Anna HemmingsMBE

Personal information
- Born: 19 December 1976 (age 49) Hammersmith, London, England

Medal record
Women's canoe marathon
World Championships
| Gold medal – first place | 1999 Győr | K-1 |
| Gold medal – first place | 2001 Stockton-on-Tees | K-1 |
| Gold medal – first place | 2001 Stockton-on-Tees | K-2 |
| Gold medal – first place | 2005 Perth | K-1 |
| Gold medal – first place | 2006 Tremolat | K-1 |
| Gold medal – first place | 2007 Győr | K-1 |
| Silver medal – second place | 1996 Vaxholm | K-1 |
| Silver medal – second place | 1998 Cape Town | K-1 |

= Anna Hemmings =

British kayakist

Anna Lucinda Hemmings (born 19 December 1976) is a British Motivational Speaker and high performance coach, formally a marathon kayaker who competed in the 1990s and 2000s (decade), winning six world championship gold medals, three European Championship gold medals and competing in two Olympic Games (2000 and 2008).

==Career==
Hemmings, who was born in Hammersmith, also competed in sprint kayaking. She was eliminated in the semifinals of the K-1 500 m event at the 2000 Summer Olympics in Sydney. Eight years later in Beijing, Hemmings was eliminated in the heats of the K-2 500 m event. Hemmings' speciality was endurance racing and she is known as Britain's most successful female marathon kayaker, with 11 World and European Championship medals to her name. She is the only British female kayaker to ever hold World and European marathon kayak titles concurrently (1999 and 2005).

▸ DATASET EXTRACT
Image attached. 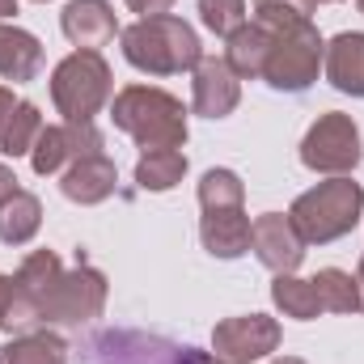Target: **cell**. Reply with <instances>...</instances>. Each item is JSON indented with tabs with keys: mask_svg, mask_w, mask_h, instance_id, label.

▸ TASK PROMPT
Reproduce the Anna Hemmings text from "Anna Lucinda Hemmings" to "(1999 and 2005).", replacing "kayaker" with "paddler" wherever it occurs.

▸ ANSWER FOR THIS EXERCISE
Anna Lucinda Hemmings (born 19 December 1976) is a British Motivational Speaker and high performance coach, formally a marathon paddler who competed in the 1990s and 2000s (decade), winning six world championship gold medals, three European Championship gold medals and competing in two Olympic Games (2000 and 2008).

==Career==
Hemmings, who was born in Hammersmith, also competed in sprint kayaking. She was eliminated in the semifinals of the K-1 500 m event at the 2000 Summer Olympics in Sydney. Eight years later in Beijing, Hemmings was eliminated in the heats of the K-2 500 m event. Hemmings' speciality was endurance racing and she is known as Britain's most successful female marathon paddler, with 11 World and European Championship medals to her name. She is the only British female paddler to ever hold World and European marathon kayak titles concurrently (1999 and 2005).